Она чувствовала, что Адик борется с собой. Ему хотелось с ней поделиться, но одновременно что-то ему мешало.
— Что такое, Адольф? Ты же знаешь, мне все это не менее важно, чем тебе.
— Мари, я не думал, что женщины так коварны. Может быть, я мало знал русских женщин?
Он остановился, перевел дыхание, посмотрел на нее внимательно.
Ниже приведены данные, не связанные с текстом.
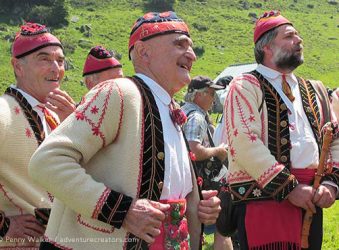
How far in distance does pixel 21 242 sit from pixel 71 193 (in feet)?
3.23

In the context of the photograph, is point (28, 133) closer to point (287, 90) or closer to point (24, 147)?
point (24, 147)

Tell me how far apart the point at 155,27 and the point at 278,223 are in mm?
1713

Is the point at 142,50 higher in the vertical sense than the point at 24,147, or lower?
higher

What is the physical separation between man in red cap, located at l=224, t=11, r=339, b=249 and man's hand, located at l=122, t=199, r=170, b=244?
1.39 metres

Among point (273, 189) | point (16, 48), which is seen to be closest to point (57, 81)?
point (16, 48)

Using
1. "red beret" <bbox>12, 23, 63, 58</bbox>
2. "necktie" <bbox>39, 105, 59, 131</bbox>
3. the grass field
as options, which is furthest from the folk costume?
the grass field

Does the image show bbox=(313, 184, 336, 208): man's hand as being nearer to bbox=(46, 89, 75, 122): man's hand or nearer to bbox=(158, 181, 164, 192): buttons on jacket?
bbox=(158, 181, 164, 192): buttons on jacket

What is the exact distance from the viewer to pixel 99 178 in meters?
2.79

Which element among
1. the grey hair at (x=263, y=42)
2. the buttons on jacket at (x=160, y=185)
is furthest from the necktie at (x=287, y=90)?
the buttons on jacket at (x=160, y=185)

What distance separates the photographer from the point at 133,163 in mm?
2738

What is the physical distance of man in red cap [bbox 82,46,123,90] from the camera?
A: 17.6ft

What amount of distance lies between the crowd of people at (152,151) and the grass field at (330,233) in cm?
262

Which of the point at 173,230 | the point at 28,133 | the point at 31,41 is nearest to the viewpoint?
the point at 173,230

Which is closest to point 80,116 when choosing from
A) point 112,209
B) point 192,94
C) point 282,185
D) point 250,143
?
point 112,209
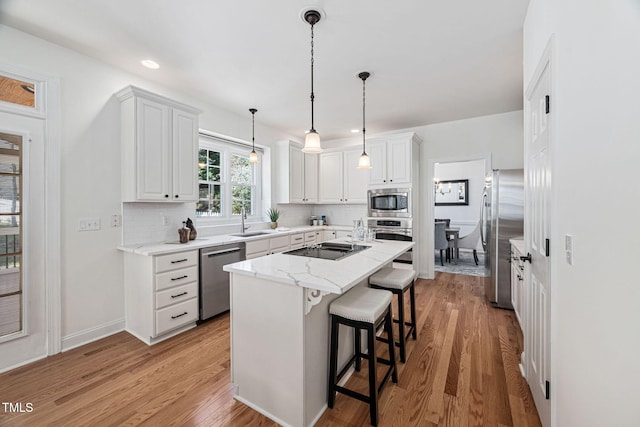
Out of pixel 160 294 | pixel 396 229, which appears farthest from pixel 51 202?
pixel 396 229

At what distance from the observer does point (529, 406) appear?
1695 mm

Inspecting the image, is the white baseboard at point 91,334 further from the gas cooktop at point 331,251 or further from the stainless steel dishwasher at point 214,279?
the gas cooktop at point 331,251

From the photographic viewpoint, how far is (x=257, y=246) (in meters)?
3.60

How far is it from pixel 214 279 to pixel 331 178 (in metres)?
2.98

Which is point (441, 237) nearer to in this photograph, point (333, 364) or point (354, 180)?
point (354, 180)

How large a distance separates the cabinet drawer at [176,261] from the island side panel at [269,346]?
1.19m

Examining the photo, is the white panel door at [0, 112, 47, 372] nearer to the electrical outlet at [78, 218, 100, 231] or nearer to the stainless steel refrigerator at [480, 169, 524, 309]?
the electrical outlet at [78, 218, 100, 231]

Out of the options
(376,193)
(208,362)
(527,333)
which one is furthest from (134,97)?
(527,333)

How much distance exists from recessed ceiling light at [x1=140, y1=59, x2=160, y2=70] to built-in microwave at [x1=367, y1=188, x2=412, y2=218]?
344 cm

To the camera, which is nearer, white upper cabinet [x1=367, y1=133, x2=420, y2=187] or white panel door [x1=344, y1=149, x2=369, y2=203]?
white upper cabinet [x1=367, y1=133, x2=420, y2=187]

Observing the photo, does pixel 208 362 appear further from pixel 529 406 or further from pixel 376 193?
pixel 376 193

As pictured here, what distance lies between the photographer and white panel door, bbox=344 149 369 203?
16.1 ft

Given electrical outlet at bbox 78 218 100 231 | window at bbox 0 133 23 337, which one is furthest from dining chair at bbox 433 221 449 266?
window at bbox 0 133 23 337

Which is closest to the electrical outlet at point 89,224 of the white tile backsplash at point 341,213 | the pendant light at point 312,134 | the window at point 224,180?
the window at point 224,180
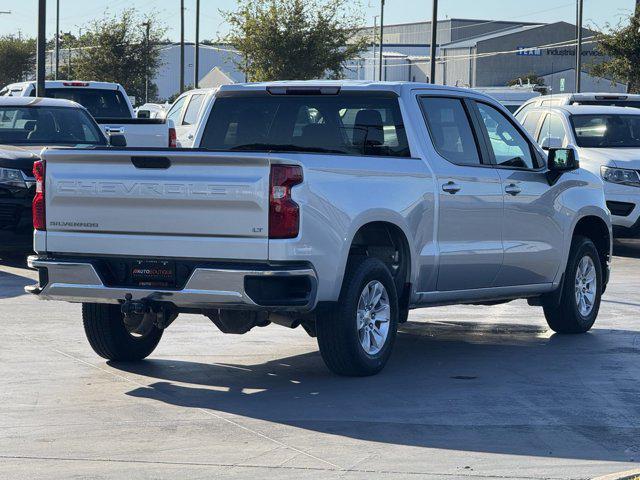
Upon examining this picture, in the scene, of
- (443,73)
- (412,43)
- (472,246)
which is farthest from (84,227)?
(412,43)

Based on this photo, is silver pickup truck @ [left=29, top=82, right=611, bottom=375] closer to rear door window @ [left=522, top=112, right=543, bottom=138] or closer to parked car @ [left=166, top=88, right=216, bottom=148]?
rear door window @ [left=522, top=112, right=543, bottom=138]

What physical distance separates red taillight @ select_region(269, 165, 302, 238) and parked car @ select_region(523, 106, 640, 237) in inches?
391

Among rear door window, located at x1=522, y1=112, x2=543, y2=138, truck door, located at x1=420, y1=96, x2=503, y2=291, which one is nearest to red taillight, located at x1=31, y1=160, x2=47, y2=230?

— Ты смотришь, Адольф, как принц Гамлет смотрел на свою предательницу мать. Чем русские женщины так провинились перед тобой или перед Гервегом?
— Мари, они провинились перед Богом или совестью, называй как знаешь. Георг пишет, что он связан с Натали уже три года, еще с Женевы, и она все это время заставляла его молчать. Они обманывали Александра. Георг не хотел, это она его убеждала, что нужно таиться, что Александр ничего не должен знать, иначе не даст согласия поселиться с Гервегами в одном доме… Представляешь — три года обмана! Георг так измучен…
Он взглянул на жену. Она уткнулась лицом в подушку и старалась сдержать рыдания.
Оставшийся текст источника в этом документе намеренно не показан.